SA firms changing stance on cyber security insurance

Christopher Tredger
By Christopher Tredger
Johannesburg, 23 Jul 2024
Pieter Nel, regional head, SADC, Sophos.
Pieter Nel, regional head, SADC, Sophos.

The integration of cyber insurance as part of risk management strategies is on the increase in South Africa.

That’s according to a study by cyber security solutions firm Sophos, which surveyed 311 IT and cyber security professionals in South Africa – those whose organisations have some form of cyber coverage.

The research showed that 72% of organisations made major investments in cyber defences to optimise their insurance standing, and 74% believed these investments enabled them to secure coverage.

Additionally, 68% reported obtaining more cost-effective coverage due to their enhanced defences, and 45% achieved better policy terms, such as improved coverage limits and conditions.

Pieter Nel, regional head, SADC, Sophos, said, “Cyber insurance is no longer just an optional extra, it's a critical component of comprehensive risk management strategies, providing a financial safety net and helping to mitigate the impacts of cyber incidents.

“Our findings show a strong correlation between the quality of organisations’ cyber defences and their ability to secure favourable insurance terms. A significant 98% of respondents improved their cyber defences to better their insurance positions, with 74% achieving coverage they wouldn't have otherwise obtained.”

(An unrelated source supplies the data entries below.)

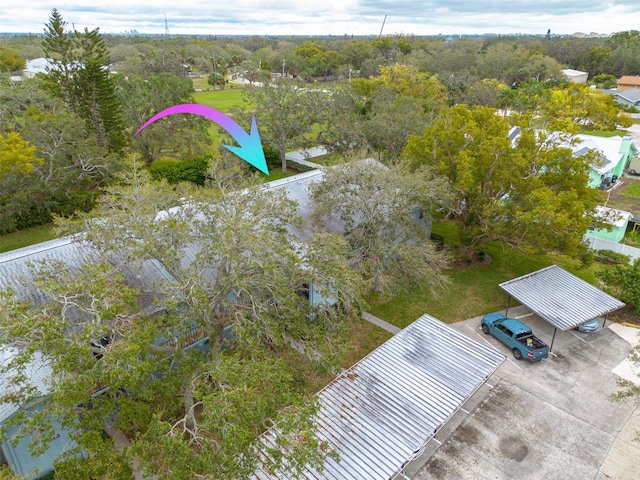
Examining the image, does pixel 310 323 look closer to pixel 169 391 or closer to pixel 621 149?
pixel 169 391

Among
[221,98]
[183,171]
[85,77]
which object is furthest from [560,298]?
[221,98]

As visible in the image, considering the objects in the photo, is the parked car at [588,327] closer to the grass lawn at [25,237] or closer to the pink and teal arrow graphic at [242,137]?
A: the pink and teal arrow graphic at [242,137]

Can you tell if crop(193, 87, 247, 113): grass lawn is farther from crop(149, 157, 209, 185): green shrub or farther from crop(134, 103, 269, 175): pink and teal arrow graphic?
crop(134, 103, 269, 175): pink and teal arrow graphic

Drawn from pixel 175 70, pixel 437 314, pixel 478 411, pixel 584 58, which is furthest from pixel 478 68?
pixel 478 411

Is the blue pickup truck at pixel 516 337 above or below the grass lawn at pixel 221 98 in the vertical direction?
below

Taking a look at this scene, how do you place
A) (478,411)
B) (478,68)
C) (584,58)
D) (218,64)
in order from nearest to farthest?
(478,411) → (478,68) → (584,58) → (218,64)

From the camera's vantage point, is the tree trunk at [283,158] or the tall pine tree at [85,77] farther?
the tree trunk at [283,158]

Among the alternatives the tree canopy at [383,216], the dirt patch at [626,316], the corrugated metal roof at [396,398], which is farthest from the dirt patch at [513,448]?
the dirt patch at [626,316]
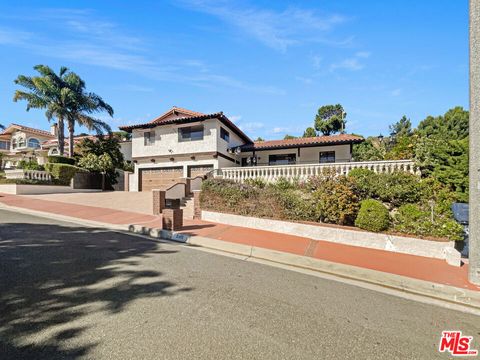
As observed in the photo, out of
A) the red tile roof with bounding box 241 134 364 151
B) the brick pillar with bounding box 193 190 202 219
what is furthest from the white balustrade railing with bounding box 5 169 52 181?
the red tile roof with bounding box 241 134 364 151

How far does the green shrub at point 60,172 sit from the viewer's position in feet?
62.0

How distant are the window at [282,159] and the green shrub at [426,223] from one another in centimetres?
1234

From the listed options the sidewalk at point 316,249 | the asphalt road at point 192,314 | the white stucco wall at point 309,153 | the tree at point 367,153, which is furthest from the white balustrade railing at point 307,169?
the tree at point 367,153

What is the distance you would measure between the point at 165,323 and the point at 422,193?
8.93m

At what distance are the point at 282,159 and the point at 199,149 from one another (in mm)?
7216

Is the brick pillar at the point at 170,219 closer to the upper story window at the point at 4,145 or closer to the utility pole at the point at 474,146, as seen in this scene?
the utility pole at the point at 474,146

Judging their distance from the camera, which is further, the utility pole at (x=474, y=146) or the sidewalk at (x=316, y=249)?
the sidewalk at (x=316, y=249)

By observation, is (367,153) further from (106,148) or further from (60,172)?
(60,172)

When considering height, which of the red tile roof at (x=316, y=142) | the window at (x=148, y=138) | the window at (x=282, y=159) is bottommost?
the window at (x=282, y=159)

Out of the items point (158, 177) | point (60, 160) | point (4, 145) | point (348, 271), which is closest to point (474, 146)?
point (348, 271)

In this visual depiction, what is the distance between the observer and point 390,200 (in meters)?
8.39

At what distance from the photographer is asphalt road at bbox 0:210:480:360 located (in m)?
2.44

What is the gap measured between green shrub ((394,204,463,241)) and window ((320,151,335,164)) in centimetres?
1131

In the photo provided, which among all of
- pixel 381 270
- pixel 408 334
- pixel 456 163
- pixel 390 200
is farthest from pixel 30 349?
pixel 456 163
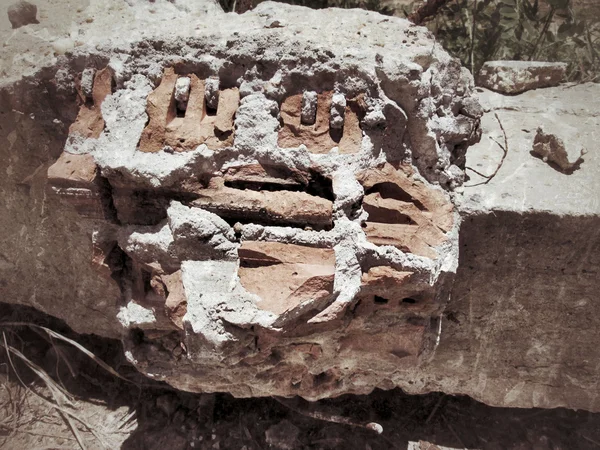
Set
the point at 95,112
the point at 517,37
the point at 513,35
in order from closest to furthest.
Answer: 1. the point at 95,112
2. the point at 517,37
3. the point at 513,35

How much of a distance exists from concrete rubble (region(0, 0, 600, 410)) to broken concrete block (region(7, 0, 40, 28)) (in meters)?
0.24

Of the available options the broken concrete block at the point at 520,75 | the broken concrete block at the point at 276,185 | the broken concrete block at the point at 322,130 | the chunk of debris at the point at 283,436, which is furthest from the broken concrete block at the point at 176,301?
the broken concrete block at the point at 520,75

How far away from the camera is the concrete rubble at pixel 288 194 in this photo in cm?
143

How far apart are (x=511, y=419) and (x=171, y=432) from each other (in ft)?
4.49

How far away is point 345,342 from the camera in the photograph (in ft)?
5.35

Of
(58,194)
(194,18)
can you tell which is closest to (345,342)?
(58,194)

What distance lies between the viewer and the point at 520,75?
6.89 ft

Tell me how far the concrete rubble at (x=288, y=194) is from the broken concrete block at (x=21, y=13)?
24cm

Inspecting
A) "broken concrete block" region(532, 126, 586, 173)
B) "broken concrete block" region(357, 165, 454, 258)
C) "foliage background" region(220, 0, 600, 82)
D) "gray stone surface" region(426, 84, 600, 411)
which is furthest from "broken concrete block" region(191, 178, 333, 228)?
"foliage background" region(220, 0, 600, 82)

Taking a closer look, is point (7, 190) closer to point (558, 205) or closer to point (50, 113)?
point (50, 113)

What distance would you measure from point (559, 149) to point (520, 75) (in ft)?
1.63

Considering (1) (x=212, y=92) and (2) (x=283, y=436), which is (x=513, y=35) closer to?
(1) (x=212, y=92)

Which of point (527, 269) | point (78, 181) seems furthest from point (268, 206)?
point (527, 269)

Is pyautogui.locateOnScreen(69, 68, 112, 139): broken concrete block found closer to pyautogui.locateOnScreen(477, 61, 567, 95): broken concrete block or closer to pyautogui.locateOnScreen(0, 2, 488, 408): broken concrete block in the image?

Favourable terms could include lower prices for coverage, and higher amount of total coverage offered.

Nel emphasised that Sophos is not an authorised insurance agent and cannot provide recommendations on insurance.

“However, we can help organisations put in place many of the security controls that will help them optimise their insurance position,” he said.

An example is what to consider when selecting a potential cyber insurance services provider.

“This is about how well carriers can meet your organisation’s unique needs. It is worthwhile documenting your requirements in advance of selecting a provider. For example, how much coverage you need, the level of support required in the event of a cyber incident, the types of incidents you want covered etc.”

“Bear in mind that needs may vary across the organisation, for example, IT may think that $2m is sufficient to cover them in the event of a major incident, however sales know that some client agreements require $2.5m coverage as a condition of doing business together.”

Sophos expects more companies to get standalone cyber insurance policies and fewer to to have cyber as part of a general business insurance policy.

Cyber insurance vs traditional

Nel noted that while cyber insurance is similar to other types of insurance, its operating environment changes faster than any other form of coverage

“Threats continuously evolve and new defence technologies to combat them quickly emerge. While factors affecting your vehicle and property coverage change relatively little year-on-year, the cyber security environment when you renew your policy will likely be quite different from when you took it out. For example, average ransomware recovery costs increased 50% over the last year, meaning the coverage levels needed in 2023 will likely fall short in 2024. Take the time to review your policy requirements every year rather than defaulting to previous levels,” he advises.